CyberSource chief executive, Con Zymaris, believes that China may want to stop looking the other way when it comes to software piracy in order to give its bid to enter the World Trade Organization more credibility.

Zymaris, who has met and spoken with delegations from China's IT sector in the past, believes that Microsoft's Windows product line is simply too expensive for Chinese businesses and government organisations to use legally.

"It would totally drain money out of them if they all went across and actually started paying for all the copies of Windows they're using," said Zymaris.

Zymaris said that China is yet to give clear indications of what it plans to develop, however it has said that it wants to reduce its reliance on foreign-owned intellectual property.

"The monopoly of foreign office software over the Chinese market will be broken," said Chinese officials announcing the move at a trade event in Beijing last week.

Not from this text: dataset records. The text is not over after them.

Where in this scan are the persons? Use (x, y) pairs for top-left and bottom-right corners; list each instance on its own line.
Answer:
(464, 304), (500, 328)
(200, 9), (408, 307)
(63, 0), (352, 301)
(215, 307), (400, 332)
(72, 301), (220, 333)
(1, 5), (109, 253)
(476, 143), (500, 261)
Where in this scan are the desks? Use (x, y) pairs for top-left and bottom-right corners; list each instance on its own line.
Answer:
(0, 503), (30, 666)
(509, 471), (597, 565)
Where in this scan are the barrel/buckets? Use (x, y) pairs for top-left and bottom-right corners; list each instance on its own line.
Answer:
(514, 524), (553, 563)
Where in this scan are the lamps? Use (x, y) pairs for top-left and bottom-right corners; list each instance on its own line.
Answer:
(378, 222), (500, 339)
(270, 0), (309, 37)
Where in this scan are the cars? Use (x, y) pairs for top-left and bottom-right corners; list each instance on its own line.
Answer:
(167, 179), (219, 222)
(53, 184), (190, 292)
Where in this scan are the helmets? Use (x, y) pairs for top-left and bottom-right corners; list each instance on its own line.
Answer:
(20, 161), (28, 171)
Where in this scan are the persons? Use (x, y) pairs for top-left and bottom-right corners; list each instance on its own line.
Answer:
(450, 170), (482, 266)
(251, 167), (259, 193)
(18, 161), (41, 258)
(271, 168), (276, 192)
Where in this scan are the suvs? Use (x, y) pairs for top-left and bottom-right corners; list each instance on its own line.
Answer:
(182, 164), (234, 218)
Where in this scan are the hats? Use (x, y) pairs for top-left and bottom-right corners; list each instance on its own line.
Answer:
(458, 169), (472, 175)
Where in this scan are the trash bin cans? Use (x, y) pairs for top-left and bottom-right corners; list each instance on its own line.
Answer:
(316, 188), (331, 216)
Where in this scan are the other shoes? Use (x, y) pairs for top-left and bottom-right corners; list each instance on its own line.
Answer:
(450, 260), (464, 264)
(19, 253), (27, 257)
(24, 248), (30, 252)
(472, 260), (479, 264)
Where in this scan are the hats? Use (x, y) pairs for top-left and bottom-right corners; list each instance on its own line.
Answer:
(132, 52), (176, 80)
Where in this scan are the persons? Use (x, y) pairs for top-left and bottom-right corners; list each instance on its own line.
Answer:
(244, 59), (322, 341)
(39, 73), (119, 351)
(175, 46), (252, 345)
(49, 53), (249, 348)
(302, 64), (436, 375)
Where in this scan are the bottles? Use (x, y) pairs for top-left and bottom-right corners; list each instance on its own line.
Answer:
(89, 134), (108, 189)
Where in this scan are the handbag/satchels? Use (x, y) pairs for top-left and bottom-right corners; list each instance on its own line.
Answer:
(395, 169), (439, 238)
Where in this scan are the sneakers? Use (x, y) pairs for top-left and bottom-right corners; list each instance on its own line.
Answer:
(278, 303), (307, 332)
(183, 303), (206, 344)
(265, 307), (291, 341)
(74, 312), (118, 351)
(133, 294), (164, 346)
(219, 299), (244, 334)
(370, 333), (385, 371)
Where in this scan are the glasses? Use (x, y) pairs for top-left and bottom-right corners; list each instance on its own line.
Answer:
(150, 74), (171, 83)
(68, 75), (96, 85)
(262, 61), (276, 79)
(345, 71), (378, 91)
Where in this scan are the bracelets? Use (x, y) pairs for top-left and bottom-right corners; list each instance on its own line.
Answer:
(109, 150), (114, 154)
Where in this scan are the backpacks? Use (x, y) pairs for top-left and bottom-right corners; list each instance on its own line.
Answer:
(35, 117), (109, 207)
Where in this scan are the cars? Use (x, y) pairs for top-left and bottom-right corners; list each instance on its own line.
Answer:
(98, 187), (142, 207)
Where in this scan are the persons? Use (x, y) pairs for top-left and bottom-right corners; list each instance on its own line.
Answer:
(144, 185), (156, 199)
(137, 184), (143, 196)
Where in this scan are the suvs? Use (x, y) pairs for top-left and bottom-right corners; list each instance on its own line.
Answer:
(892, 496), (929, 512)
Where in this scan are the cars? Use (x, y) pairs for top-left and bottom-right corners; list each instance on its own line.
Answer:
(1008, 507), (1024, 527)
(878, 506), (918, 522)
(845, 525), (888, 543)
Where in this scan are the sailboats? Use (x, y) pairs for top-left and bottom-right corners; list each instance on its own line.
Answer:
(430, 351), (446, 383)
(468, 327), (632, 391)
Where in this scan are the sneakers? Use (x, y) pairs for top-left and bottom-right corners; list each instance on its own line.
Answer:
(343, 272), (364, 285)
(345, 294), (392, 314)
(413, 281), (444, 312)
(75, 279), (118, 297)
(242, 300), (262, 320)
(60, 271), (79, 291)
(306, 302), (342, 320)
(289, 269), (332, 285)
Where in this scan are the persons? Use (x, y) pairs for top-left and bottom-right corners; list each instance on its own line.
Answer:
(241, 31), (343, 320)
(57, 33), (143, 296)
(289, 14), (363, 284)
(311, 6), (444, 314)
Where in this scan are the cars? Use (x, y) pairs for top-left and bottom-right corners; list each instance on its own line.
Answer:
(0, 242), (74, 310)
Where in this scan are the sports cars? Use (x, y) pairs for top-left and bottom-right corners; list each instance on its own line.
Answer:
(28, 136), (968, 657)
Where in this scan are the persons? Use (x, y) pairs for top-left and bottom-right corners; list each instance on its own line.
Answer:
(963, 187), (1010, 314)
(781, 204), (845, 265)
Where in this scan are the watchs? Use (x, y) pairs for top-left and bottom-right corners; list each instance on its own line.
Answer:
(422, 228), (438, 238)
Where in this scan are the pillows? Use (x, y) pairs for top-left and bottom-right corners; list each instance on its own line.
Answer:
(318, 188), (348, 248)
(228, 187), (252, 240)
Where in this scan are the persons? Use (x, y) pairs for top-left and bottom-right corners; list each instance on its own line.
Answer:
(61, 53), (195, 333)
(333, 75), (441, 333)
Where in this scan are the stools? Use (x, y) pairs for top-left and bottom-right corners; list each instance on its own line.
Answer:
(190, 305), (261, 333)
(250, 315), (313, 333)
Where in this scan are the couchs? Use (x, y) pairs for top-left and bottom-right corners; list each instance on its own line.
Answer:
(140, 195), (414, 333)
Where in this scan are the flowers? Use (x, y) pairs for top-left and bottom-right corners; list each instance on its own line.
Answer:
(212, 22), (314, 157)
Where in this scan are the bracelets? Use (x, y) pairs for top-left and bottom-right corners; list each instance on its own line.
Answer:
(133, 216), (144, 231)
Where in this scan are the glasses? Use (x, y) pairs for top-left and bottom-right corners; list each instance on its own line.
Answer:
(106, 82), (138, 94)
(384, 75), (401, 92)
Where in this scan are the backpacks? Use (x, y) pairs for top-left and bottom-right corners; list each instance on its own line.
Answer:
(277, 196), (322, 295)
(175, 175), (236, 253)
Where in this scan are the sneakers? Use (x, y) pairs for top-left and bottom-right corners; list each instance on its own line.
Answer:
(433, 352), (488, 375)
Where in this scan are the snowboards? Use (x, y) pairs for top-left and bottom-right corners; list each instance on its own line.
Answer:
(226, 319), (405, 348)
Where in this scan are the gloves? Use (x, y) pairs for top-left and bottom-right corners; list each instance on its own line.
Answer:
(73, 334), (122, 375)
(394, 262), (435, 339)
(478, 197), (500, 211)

Zymaris believes that an operating system based on Linux open-source components and the Wine project would be the fastest and cheapest way for China to achieve its goal.

Wine is the Windows Application Programming Interface that allows Linux to run Windows binaries, such as Lotus Notes and some versions of Microsoft Office, without the need for modification or 'porting'. The first version of Windows is estimated to have taken around two years to develop. Windows 2000 took around 1,000 developers five years to produce.

It is understood that China wants desktop functionality comparable to Windows 98.

"Anything not like Linux and Wine is a massive waste," said Zymaris. "There's no problem at all with just grabbing the whole code and embedding it in specific Chinese versions of Linux."

He added that after developing and packaging the software, Chinese organisations may pay a little more than they would for pirated software (calculated to be little more than the cost of the distribution media), but from there on it could be duplicated endlessly at no cost.

Microsoft Windows XP currently costs around $300. The average yearly salary for a Chinese technology worker in 1998 was around $1,000 according to Singapore-based ALM Public Relations. Microsoft is sticking with reserved but apparently contradictory comments on China's announcement, until more details are revealed about their plans.

Today a spokesperson for the company cautioned against assuming that China would reduce the total cost of ownership for its operating platforms, should it opt for an open-source model. However, he conceded that the open-source model was capable of "doing good things" and that it would be cheaper for China to take its development efforts in-house.